- **Document section**:
'''
So the superficial argument, while useful, is a shade that covers something Cole alludes to above: an attempt to influence behavior of those beyond the scope of the tiny core at the center of this faction. It's an attempt to bully people not into agreement, but into silence.
It's not unlike the plaintive wailing of conservatives that "Both sides do it!"The mechanism works as follows: You and I both align in some facet of our lives, say we're Mets fans among Yankees fans. You and a bunch of others are fairly moderate in your beliefs. You live and let live, and yes, you get into arguments about the teams but at the end of the day, you go home, eat dinner and go to sleep, just like hundreds of thousands of other Mets fans.
In me, however, some mechanism is triggered, and I become more and more extreme and passionate about my belief. I target Yankees fans as the enemy, I paint them as beer-swilling thugs who would beat up anyone who dares to disagree with them. I voice this opinion loudly and when I am mocked for it or worse, ignored, I become more adamant about my faith. I start to try and demonstrate my point.
So I pick a fight with some Yankees fans. They beat the crap out of me, but not before I put one or two in a hospital. This angers them, and out of fear that there could be more violence and injury waiting out there, they turn up the hostility at anyone wearing a Mets cap. I've "proven" them to be a violent rage-filled gang of thugs. Just like I said they were. But you'll notice something else.
Now I've got you to be more closely aligned with me, because while I initiated the conflict, they've escalated it and dragged you into it. You may not take up arms against them, but you sure as damn well will be more circumspect where you wear your hats. Now I've changed the dialogue to one where I can win by making you the victim. I've terrorized both sides, and can watch the world burn. We are two of a kind not voluntarily, but by force.
I couldn't persuade you of my arguments so I bullied you by proxy into alignment, controlling your behavior by uncontrolling mine. Cole calls this "sharpening the contractions."
In the Charlie Hebdo case, the terrorists had a ready made target, One could make the case that Hebdo practically begged for this attack, as they have a long history of depicting Muhammad (as well as every other religious icon, Christian, Buddhist and Jewish) in a particularly nauseating and unflattering light.
Indeed, Hebdo may be a case of that famous shibboleth from Holmes of shouting "FIRE!" in a crowded theatre. It certainly skirts the line of unprotected speech, in that Islamists have threatened cartoonists in the past and certainly Hebdo knew this and turned up the heat.
And France tolerated that.
Which is why Cole's point is apt:
Extremism thrives on other people’s extremism, and is inexorably defeated by tolerance.
'''
- **Dataset extract**:
'''
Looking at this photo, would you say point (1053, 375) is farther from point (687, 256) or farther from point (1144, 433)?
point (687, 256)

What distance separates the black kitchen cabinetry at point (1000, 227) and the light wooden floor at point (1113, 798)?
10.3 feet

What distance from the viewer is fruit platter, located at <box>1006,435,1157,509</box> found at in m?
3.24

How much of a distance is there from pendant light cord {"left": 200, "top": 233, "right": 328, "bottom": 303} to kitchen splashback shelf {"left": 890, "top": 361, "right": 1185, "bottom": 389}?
'''
'''
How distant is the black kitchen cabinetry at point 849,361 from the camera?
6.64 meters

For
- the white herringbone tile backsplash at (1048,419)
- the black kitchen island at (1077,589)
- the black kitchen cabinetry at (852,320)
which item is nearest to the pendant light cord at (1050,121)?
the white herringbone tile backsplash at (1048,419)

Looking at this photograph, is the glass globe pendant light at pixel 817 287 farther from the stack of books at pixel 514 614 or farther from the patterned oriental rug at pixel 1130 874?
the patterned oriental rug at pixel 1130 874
'''
- **Required actions**:
1/ Rewrite the paragraph of the essay on extremism that begins "So I pick a fight with some Yankees fans" more briefly, keeping its main facts.
2/ According to the essay on extremism, what is extremism inexorably defeated by?
3/ Print the part of the essay on extremism that opens with the words containing "Indeed, Hebdo may" and closes with "up the heat.".

- **Exercise responses**:
1/ I pick a fight with some Yankees fans. They beat me up, but I put one or two of them in the hospital first. Angry and afraid of more violence, they become more hostile toward anyone in a Mets cap, which "proves" my claim that they are a violent gang of thugs.

2/ Tolerance.

3/
Indeed, Hebdo may be a case of that famous shibboleth from Holmes of shouting "FIRE!" in a crowded theatre. It certainly skirts the line of unprotected speech, in that Islamists have threatened cartoonists in the past and certainly Hebdo knew this and turned up the heat.